Jalen Green, the No. 3 prospect in the 2020 recruiting class, said he would have attended Memphis if he had opted to play in college. But instead he chose to join the G League program, which left the Tigers without a commitment in their 2020 class. Green sent shockwaves throughout the sport when he announced his decision, and other top prospects from the 2020 class have followed his lead.
Hardway isn’t the only high-profile coach expressing skepticism over the G League’s methods of getting talent. Kentucky coach John Calipari expressed his reservations on his “Coffee with Cal” show this week, saying the program will disillusion “thousands and thousands and thousands” of high school players about the next steps of their basketball careers.
Hardaway and Calipari’s public skepticism of the G League program comes as UCLA deals with the most-surprising development yet in regards to the G League’s recruiting measures. The Bruins lost five-star signee Daishen Nix to the G League this week.
Green had not verbally committed or signed with a college when he announced he was going to the G League. No. 14 overall prospect Isaiah Todd was committed to Michigan but had not signed with the Wolverines when he followed suit.
But Nix had signed a letter of intent with UCLA, which made his defection from the class a shock in college basketball.
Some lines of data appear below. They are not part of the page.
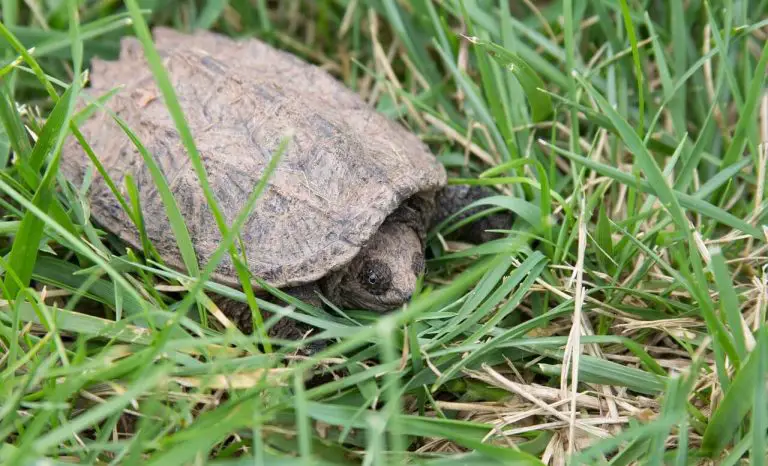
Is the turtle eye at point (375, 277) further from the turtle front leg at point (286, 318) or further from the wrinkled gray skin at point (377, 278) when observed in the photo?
the turtle front leg at point (286, 318)

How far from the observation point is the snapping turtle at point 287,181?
2.58 metres

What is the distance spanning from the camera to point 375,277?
2.72 m

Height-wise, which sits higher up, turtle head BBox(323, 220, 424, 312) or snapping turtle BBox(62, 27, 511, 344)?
snapping turtle BBox(62, 27, 511, 344)

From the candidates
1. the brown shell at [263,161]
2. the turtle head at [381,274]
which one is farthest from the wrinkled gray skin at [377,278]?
the brown shell at [263,161]

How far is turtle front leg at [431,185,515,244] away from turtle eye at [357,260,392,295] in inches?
22.0

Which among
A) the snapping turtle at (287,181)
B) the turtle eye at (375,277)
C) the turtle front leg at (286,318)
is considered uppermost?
the snapping turtle at (287,181)

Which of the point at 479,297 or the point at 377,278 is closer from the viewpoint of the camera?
the point at 479,297

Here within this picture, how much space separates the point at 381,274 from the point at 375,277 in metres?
0.03

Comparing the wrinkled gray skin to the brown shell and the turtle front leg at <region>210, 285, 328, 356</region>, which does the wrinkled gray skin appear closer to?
the turtle front leg at <region>210, 285, 328, 356</region>

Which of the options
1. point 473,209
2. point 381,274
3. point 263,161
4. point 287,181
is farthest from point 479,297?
point 263,161

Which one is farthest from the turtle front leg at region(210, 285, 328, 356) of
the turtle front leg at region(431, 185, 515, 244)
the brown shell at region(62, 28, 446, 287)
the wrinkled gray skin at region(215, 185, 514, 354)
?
the turtle front leg at region(431, 185, 515, 244)

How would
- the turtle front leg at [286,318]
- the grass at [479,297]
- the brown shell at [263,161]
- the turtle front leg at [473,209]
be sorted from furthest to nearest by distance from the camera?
the turtle front leg at [473,209] → the turtle front leg at [286,318] → the brown shell at [263,161] → the grass at [479,297]

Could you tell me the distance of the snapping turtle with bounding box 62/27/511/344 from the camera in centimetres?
258

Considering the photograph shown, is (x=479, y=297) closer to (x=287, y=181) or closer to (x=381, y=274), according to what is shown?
(x=381, y=274)
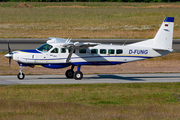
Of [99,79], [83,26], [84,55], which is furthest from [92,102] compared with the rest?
[83,26]

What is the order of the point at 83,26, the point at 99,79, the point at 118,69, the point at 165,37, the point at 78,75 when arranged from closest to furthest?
1. the point at 78,75
2. the point at 99,79
3. the point at 165,37
4. the point at 118,69
5. the point at 83,26

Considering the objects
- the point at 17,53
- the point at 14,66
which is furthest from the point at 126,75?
the point at 14,66

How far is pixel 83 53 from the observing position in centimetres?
2398

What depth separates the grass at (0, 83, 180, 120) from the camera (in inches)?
460

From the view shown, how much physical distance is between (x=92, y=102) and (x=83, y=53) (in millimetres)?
9222

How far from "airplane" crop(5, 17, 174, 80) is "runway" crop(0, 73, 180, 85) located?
88cm

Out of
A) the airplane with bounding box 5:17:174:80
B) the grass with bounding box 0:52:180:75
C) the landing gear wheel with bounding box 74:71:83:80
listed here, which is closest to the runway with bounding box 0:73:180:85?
the landing gear wheel with bounding box 74:71:83:80

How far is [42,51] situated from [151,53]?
909 centimetres

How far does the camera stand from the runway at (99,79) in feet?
75.2

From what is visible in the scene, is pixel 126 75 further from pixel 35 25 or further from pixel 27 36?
pixel 35 25

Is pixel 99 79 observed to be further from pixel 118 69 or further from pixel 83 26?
pixel 83 26

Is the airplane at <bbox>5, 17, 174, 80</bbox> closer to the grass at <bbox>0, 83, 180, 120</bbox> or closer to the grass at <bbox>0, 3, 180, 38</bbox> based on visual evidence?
the grass at <bbox>0, 83, 180, 120</bbox>

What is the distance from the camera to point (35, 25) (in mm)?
65812

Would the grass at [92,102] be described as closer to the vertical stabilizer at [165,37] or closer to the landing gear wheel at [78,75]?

“I didn’t think the G League was built — and I could be wrong — to go and recruit kids that want to go to college out of going to college,” Hardaway said. “I thought they were going to be the organization that if you wanted to go overseas or you absolutely did not want to play college 100%, that this would be the best situation for you before you go into the NBA. But taking guys out of their commitments, and they’ve already signed but are continuing to talk to their parents … I really don’t agree with that.”